[Zope] OT: Upgrading postgresql
Jim Penny
jpenny@universal-fasteners.com
Thu, 8 Feb 2001 11:42:47 -0500
On Wed, Feb 07, 2001 at 10:13:03PM -0500, Jens Vagelpohl wrote:
> here's an interesting tidbit i found when comparing ZPyGreSQLDA and ZPoPyDA
> on a test system (RH 6.2, PostGreSQL 7.0.2):
>
> i wrote a standalone script (run independent of Zope from the command line)
> that uses python's threading facilities to create five threads. all threads
> immediately call a DTML method in Zope which iterates over the result of a
> large ZSQL query and renders it.
>
> my testing had quite unexpected results. in a nutshell, in my setup the
> alleged thread-safety of ZPoPyDA did not give me any advantages. i found
> ZPyGreSQLDA to be more predictable and faster.
>
> ZPyGreSQLDA serializes all queries. the five threads and their requests were
> executed one after another, every single request took about 15 seconds. the
> first thread finished at 15 seconds, the second at 30 seconds, and so forth.
>
> ZPoPyDA on the other hand had me wait a full 50 seconds before i got the
> first result set back. granted, after i had the first set the others came
> back in about 4-5 second intervals, but the fact that i had to wait that
> long for the first thread to return swayed my decision in favor of
> ZPyGreSQLDA.
>
> i guess what i am trying to say is that "thread safety" does not
> automatically mean "better" or "faster". you have to take your usage
> patterns into account, especially when your site does much more reads from
> the database.
>
> jens
Yes, but this is hardly surprising. You set off 5 large queries
simultaneously.

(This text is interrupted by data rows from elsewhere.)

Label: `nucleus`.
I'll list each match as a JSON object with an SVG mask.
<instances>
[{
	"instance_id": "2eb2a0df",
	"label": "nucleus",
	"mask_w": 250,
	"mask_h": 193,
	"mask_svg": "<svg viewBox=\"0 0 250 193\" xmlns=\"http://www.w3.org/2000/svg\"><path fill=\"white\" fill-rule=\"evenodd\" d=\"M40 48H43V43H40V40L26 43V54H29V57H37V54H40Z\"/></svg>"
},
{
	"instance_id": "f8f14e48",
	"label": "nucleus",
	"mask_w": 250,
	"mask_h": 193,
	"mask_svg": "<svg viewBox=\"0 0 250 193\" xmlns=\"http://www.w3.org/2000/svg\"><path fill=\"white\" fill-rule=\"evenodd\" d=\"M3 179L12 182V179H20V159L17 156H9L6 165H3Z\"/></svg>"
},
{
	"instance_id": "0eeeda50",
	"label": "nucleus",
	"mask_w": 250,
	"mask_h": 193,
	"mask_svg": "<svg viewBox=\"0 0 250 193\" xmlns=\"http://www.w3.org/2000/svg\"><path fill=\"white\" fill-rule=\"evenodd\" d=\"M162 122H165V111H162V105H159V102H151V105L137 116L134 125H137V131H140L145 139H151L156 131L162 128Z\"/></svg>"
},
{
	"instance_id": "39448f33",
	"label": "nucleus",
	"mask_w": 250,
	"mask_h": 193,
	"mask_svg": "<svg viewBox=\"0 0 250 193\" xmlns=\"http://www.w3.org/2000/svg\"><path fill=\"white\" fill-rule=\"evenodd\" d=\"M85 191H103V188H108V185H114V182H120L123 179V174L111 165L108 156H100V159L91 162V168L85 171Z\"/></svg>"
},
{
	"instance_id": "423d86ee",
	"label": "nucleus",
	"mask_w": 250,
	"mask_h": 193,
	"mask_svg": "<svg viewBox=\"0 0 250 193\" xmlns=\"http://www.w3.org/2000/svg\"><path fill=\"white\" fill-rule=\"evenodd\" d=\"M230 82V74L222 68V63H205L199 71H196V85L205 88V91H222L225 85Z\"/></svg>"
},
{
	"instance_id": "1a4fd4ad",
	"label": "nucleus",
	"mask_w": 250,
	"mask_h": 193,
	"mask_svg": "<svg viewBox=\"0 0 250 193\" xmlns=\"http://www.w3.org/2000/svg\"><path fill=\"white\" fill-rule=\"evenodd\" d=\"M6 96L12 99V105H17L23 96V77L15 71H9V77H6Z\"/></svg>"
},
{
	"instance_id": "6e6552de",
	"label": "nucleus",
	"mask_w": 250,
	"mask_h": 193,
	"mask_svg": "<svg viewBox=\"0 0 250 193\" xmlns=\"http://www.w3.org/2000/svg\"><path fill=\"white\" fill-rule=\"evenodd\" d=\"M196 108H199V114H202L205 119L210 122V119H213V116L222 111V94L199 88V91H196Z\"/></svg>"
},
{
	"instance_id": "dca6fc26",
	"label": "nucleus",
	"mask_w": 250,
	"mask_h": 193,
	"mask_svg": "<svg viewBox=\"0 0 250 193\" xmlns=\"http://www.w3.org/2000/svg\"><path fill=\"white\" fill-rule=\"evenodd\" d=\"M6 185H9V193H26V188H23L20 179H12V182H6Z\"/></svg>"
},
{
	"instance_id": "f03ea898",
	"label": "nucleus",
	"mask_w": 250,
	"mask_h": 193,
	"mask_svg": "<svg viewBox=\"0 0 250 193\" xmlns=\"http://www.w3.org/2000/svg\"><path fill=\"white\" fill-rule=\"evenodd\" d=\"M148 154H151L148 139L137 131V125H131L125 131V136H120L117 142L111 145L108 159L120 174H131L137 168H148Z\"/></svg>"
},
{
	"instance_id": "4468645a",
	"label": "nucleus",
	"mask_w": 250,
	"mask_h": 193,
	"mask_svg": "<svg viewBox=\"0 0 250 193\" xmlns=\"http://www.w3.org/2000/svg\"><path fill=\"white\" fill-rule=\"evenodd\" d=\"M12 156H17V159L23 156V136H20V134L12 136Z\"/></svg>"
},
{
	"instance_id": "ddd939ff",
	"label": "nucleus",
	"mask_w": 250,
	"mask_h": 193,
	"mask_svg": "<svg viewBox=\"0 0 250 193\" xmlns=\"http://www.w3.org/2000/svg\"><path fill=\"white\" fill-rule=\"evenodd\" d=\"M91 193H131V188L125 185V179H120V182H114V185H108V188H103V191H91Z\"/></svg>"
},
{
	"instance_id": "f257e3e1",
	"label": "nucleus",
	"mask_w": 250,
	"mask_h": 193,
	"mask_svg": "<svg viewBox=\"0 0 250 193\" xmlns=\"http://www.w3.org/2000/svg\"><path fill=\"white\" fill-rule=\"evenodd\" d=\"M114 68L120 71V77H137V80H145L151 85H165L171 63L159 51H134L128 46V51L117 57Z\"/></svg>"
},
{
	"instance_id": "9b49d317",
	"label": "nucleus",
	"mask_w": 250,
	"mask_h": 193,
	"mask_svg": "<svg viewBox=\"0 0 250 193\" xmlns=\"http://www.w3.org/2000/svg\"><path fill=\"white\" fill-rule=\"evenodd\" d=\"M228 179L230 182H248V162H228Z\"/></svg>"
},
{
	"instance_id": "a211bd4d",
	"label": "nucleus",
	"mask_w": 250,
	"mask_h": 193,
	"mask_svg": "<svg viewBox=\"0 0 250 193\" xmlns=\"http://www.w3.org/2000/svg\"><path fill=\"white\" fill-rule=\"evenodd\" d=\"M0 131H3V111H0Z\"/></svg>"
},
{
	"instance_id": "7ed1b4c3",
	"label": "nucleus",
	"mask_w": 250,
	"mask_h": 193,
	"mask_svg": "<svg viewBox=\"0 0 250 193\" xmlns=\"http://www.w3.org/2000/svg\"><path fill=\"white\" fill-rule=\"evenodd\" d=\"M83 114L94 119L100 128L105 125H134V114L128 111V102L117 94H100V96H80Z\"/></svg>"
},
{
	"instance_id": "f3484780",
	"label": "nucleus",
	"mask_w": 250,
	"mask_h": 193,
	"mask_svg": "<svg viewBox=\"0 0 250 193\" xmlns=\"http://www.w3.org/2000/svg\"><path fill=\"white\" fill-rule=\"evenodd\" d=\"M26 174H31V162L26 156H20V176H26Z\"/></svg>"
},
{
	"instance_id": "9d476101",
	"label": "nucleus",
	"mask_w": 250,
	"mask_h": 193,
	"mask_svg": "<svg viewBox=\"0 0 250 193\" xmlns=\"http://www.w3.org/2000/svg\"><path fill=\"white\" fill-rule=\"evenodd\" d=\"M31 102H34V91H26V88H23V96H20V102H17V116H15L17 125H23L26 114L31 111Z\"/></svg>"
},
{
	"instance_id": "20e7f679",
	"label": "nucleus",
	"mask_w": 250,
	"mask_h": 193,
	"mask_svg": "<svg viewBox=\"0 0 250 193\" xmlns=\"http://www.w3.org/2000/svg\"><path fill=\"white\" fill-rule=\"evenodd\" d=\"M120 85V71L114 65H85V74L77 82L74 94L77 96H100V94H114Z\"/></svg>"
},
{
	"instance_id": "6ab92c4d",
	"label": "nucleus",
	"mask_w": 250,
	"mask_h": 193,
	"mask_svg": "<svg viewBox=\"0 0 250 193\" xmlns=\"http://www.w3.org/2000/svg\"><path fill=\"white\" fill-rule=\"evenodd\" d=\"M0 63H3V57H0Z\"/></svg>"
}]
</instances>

The only conceivable reason that the threaded version
could take less time than the non-threaded version is if the threads were
blocking in such a way that total head motion was reduced. In fact,
you claim to see almost no difference, 5 * 15 = 75 vs. 50 + 4 * 5 = 70
total seconds, threaded slightly better.
But, I suspect that the usual access pattern is lots of small requests
with an occasional big request. Here threading is a win. The small
requests can get in and out, allowing normal user life to go on, while
the pig is somewhat penalized in terms of total time.
Think in terms of batch versus timesharing. In most circumstances,
batch is more efficient, especially for large jobs. But most people
find timesharing more comfortable, prefering that the large jobs be
penalized in order that they may continue to get reasonable response
for the ordinary smallish jobs that dominate most people's lives.
Jim Penny